The V4 Challenge for SQL and OLAP
|
Introduction
This
paper presents five challenges for your
data management tools. Can you quickly and
easily solve these problems using one or
more of the tools in your data management
toolkit? Solutions to each of the problems
is given using V4â
, a revolutionary new database tool,
developed and supported by MKS Inc. All
of the problems presented are based on
relational tables taken from actual
applications. Only the necessary columns
required for each particular challenge are
listed. It is assumed that the data is in
relational form. If an OLAP product is to
be used, then your "solution"
should include the effort required to map
from flat tables to the multi-dimensional
cube. V4
uses new concepts. Its syntax may appear
foreign to you. The point here is not
to explain the basics of V4 or the
particulars of a solution. What we want
to show is how easily and quickly one can
create solutions using V4. Note that each
challenge presented has been implemented
in V4 for a real client. The results shown
here are based on real data, but some
numbers and descriptions have been altered
due to the proprietary nature of the data.
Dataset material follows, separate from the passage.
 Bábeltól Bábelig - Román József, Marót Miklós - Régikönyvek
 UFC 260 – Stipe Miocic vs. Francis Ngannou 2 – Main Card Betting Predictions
The time to implement ranged from about 30
minutes for Challenge II to 8 hours for
Challenge V. You may not want to actually
implement a solution to all of these
challenges, but at a minimum, estimate the
level of effort that would be required. These
challenges are about manipulating data,
not about providing a pretty GUI front-end
or generating multi-color reports. Most
products, including V4, directly or
indirectly provide these ease-of-use
facilities. The example reports shown
below are images taken directly from
Microsoft Excel using the V4 Add-In. Challenge
I – Ranking Of Sales Reps By Month and
Sales Manager This
challenge takes information from two
tables. The first, Sale, is a record of
each sale. The columns in the table are
Date (date of the sale), SaleAmount
(dollar amount of the sale), and Emp (the
sales representative responsible for the
sale). The second table, Emp, contains a
record for each employee. Employees
include sales representatives and their
managers. The columns are Id (identifier
of the employee), Name (the employee’s
name), and Mgr (the employee who is the
manager of the sales rep). Sale(Date
SaleAmount Emp) Emp(Id
Name Mgr) The
required output shows months across and
managers down. For each manager and month,
the top five sales representatives are
shown as well as their corresponding sales
for that month (i.e. two columns for each
month). The top sales rep for each month
is highlighted in red. Note that any range
and/or list of months may be specified,
and that a manager may not have five sales
reps reporting to him/her. Bind [Rank Month.. Emp.. Int..] List(Sort([Emps] Reverse::[Sales],0) Nth::Int*) Bind [TopRep Month..] List(Sort(Emp.. Reverse::[Sales],0) Nth::1) Bind [RankedRep Month.. Emp..] If({[Rank Int:1] = [TopRep]} TopEmp:=[[Rank Int:1] Id] [[Rank Int:1] Id]) Bind [RepRank Month..] Do( Tally(Emp.. (ListOf::Emp* By::Emp.Mgr ByList::[MgrList] Bind::[Emps])) Tally(Sale.. If::I{Sale.Date == Month*} (Sum::Sale.SaleAmount By::(Sale.Emp DTInfo(Sale.Date Month?)) Bind::[Sales])) SSDim(Dim:TopEmp Style::"Color:Red,Italic") EchoS("" "" TC:=Str("{2}" Month*)/Month*) EchoS("" TR:"Rank" (TR:"Rep" TR:"$ Sales")/Month*) Sort([MgrList] By::Emp.Id Do::(EchoS(Emp.Name 1 ([RankedRep] [[Rank Int:1] Sales],0)/Month*) Enum(Int:2..5 If::DefQ([Rank Int*]) @EchoS("" Int* ([[Rank Int*] Id] [[Rank Int*] Sales],0)/Month*)) EchoS() )) EchoS(End::"SalesRep Ranking by Manager") ) Evaluating [RepRank Month:Jul-99..Dec-99] would result in output looking like-
Challenge II – Extract Lists of Customers Based on Keywords in Name Given a list of keywords, scan through the customer table, first extracting all customers whose name contains the first keyword, then customers whose name contains the second (but not the first), and so forth for all keywords. The number of keywords is variable with a maximum of 100 keywords. The single table required for this analysis is– Cus(Id Name City State) The single V4 rule required to perform this is shown below-
To run this, extracting all customers with "Band", then "Orchestra", then "Music" would be done by simply evaluating "[CusGroups (Band Orchestra Music)]". The output would be a tab delimited file with columns for the keyword, the customer Id, the customer name, city and state.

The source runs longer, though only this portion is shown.